### AUSGANGSTEXT
____________

Die Gegend hier ist herrlich ruhig. Ich bedauere fast, dass wir heute noch weiter gefahren sind. Morgen hätten wir mehr Zeit gehabt, um noch durch die vielen Altarme und seenartigen Erweiterungen der Havel zu fahren. In vielen herrscht Motorverbot und viele sind flach, aber das ist jeweils ausgeschildert.
Irgendwann geht der Motor aus. Das Benzin ist alle. Heute Morgen hatte ich den 1-Liter-Tank vollgetankt. Wenn ich die gesegelten Kilometer abziehe sind wir mit dem einen Liter 24 km gefahren – nicht schlecht. Allerdings mit nur rund 6 km/h.
Sechs Uhr abends kommen wir im Yachthafen Eden an und machen an einem schmalen schwankenden, aber dennoch ausreichend stabilen Steg fest. Die Übernachtung ist mit 29,50 Euro geringfügig billiger als gestern.
Damit der Hund noch etwas Bewegung bekommt, machen wir nach dem Essen noch einen Abendspaziergang durch die umliegenden Felder.
Die Abfahrt am nächsten Morgen verzögert sich etwas, weil mir meine Praktika ins Wasser fällt. Eins der Kinder hatte sie beim Beladen des Bootes etwas wacklig auf den schmalen Steg gelegt.
Die ersten Kilometer in Richtung Brandenburg fahren wir auf der Krummen Havel. Den Motor zu benutzen, empfinden wir in dieser Idylle als störend. Während die Kinder rudern dürfen, versuche ich das Innere meines Fotoapparates an der Sonne zu trocknen.

Per Telefon erkundigen wir uns, ob die Vorstadtschleuse Sportboote schleust. Dies ist der Fall, das erspart uns die Benutzung der Schleuse in der Innenstadt und damit die Unterquerung einer nur 2,7 Meter hohen Brücke. Wir hoffen, daß alle anderen Brücken für unseren Mast hoch genug sind.

____________

### AUFGABENSTELLUNG A
Prüfe, ob die folgenden Aussagen mit dem Reisebericht übereinstimmen, und belege jede Antwort mit dem entscheidenden Wortlaut: (i) Die Übernachtung im Yachthafen Eden kostete mehr als am Vortag. (ii) Auf der Krummen Havel dürfen die Kinder rudern. (iii) Die Vorstadtschleuse schleust Sportboote.
### AUFGABENSTELLUNG B
Gib den Abschnitt des Reiseberichts wortgetreu wieder, beginnend bei „Die Abfahrt am“ und endend bei „hoch genug sind.“.

### BEREITGESTELLTES MATERIAL
____________

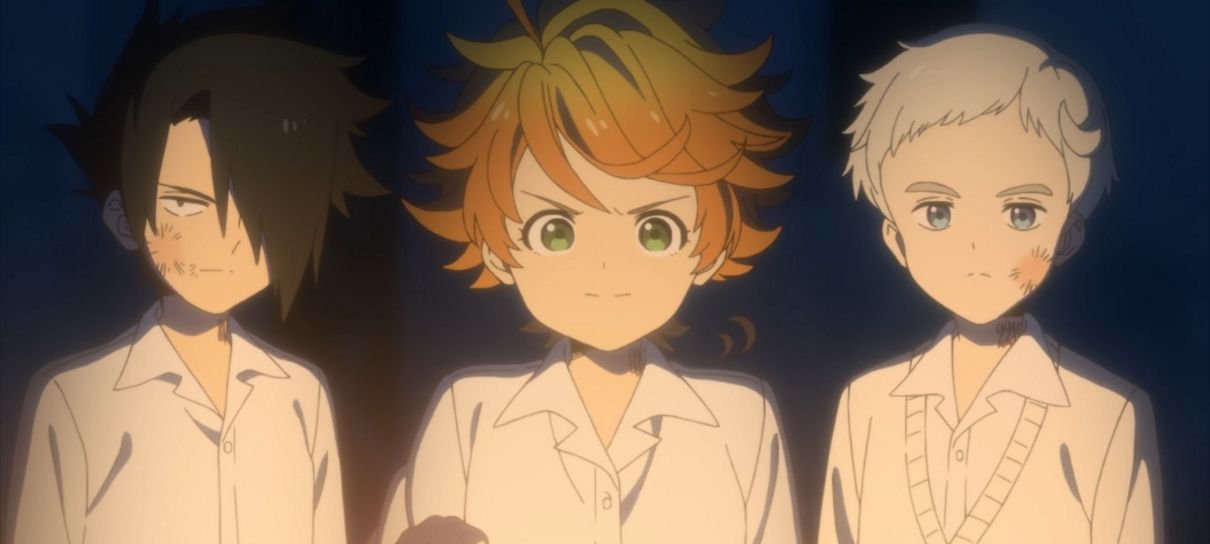 Episódio de estreia da 2ª temporada de 'The Promised Neverland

____________

### LÖSUNG A
(i) Nein: „Die Übernachtung ist mit 29,50 Euro geringfügig billiger als gestern.“
(ii) Ja: „Während die Kinder rudern dürfen“
(iii) Ja: „Dies ist der Fall, das erspart uns die Benutzung der Schleuse in der Innenstadt“

### LÖSUNG B
Die Abfahrt am nächsten Morgen verzögert sich etwas, weil mir meine Praktika ins Wasser fällt. Eins der Kinder hatte sie beim Beladen des Bootes etwas wacklig auf den schmalen Steg gelegt.
Die ersten Kilometer in Richtung Brandenburg fahren wir auf der Krummen Havel. Den Motor zu benutzen, empfinden wir in dieser Idylle als störend. Während die Kinder rudern dürfen, versuche ich das Innere meines Fotoapparates an der Sonne zu trocknen.

Per Telefon erkundigen wir uns, ob die Vorstadtschleuse Sportboote schleust. Dies ist der Fall, das erspart uns die Benutzung der Schleuse in der Innenstadt und damit die Unterquerung einer nur 2,7 Meter hohen Brücke. Wir hoffen, daß alle anderen Brücken für unseren Mast hoch genug sind.